Problem to work on: Print all records exactly, leaving nothing out.

Record extracts:
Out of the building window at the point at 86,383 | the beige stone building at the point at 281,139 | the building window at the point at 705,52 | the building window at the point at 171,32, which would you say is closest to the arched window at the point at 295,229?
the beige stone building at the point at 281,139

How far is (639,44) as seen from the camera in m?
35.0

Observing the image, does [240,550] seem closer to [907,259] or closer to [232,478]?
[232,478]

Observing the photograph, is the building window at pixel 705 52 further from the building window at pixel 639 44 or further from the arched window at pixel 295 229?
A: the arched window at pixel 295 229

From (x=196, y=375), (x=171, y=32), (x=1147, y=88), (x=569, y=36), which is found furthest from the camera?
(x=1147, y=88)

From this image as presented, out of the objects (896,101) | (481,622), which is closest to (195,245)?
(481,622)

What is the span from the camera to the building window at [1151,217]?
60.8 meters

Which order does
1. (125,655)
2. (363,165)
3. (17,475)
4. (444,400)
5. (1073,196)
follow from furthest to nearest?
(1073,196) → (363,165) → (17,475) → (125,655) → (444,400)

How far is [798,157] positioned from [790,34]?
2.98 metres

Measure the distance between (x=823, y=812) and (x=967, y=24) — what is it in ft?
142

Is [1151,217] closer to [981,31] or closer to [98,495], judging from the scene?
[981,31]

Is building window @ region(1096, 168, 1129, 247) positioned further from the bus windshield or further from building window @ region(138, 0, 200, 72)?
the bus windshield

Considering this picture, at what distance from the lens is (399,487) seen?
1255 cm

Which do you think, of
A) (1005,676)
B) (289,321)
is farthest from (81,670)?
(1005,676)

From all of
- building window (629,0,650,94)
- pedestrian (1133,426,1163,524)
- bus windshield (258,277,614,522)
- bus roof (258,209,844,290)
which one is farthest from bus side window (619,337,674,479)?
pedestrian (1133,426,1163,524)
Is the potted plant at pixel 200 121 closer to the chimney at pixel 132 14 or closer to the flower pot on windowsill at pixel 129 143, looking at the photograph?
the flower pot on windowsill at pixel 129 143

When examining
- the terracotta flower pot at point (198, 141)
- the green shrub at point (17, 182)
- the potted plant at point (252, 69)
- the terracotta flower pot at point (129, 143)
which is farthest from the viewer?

Reply to the exercise:
Out of the building window at the point at 86,383 | the beige stone building at the point at 281,139 | the building window at the point at 705,52 | the building window at the point at 171,32, which would you say is closest to the arched window at the point at 295,229?
the beige stone building at the point at 281,139

How far is (639,44) as seen from the camera in m?
35.0

Observing the image, does [240,550] seem closer to [907,259] or closer to [232,478]?
[232,478]

Observing the photograph, is the building window at pixel 705 52 further from the building window at pixel 639 44 or further from the arched window at pixel 295 229?
A: the arched window at pixel 295 229

From (x=196, y=375), (x=171, y=32), (x=1147, y=88), (x=569, y=36), which is found furthest from the camera?
(x=1147, y=88)

From this image as presented, out of the objects (896,101) | (481,622), which is closest to (195,245)?
(481,622)

What is the span from the camera to the building window at [1151,217]?
60.8 meters

Which order does
1. (125,655)
2. (363,165)
3. (17,475)
4. (444,400)
5. (1073,196)
follow from furthest to nearest?
(1073,196) → (363,165) → (17,475) → (125,655) → (444,400)

How far is [798,157] positioned from [790,34]?
2.98 metres

Measure the distance between (x=823, y=812) and (x=967, y=24) — what is it in ft?
142

Is [1151,217] closer to [981,31] or closer to [98,495], judging from the scene?
[981,31]

Is building window @ region(1096, 168, 1129, 247) positioned further from the bus windshield or further from building window @ region(138, 0, 200, 72)?
the bus windshield

Considering this picture, at what distance from the lens is (399,487) seen?
1255 cm

Which do you think, of
A) (1005,676)
B) (289,321)
is farthest from (81,670)?
(1005,676)

From all of
- building window (629,0,650,94)
- pedestrian (1133,426,1163,524)
- bus windshield (258,277,614,522)
- bus roof (258,209,844,290)
which one is farthest from bus side window (619,337,674,479)?
pedestrian (1133,426,1163,524)
Is the potted plant at pixel 200 121 closer to the chimney at pixel 132 14 or closer to the flower pot on windowsill at pixel 129 143, looking at the photograph?
the flower pot on windowsill at pixel 129 143

When examining
- the terracotta flower pot at point (198, 141)
- the green shrub at point (17, 182)
- the potted plant at point (252, 69)
- the terracotta flower pot at point (129, 143)
which is farthest from the viewer?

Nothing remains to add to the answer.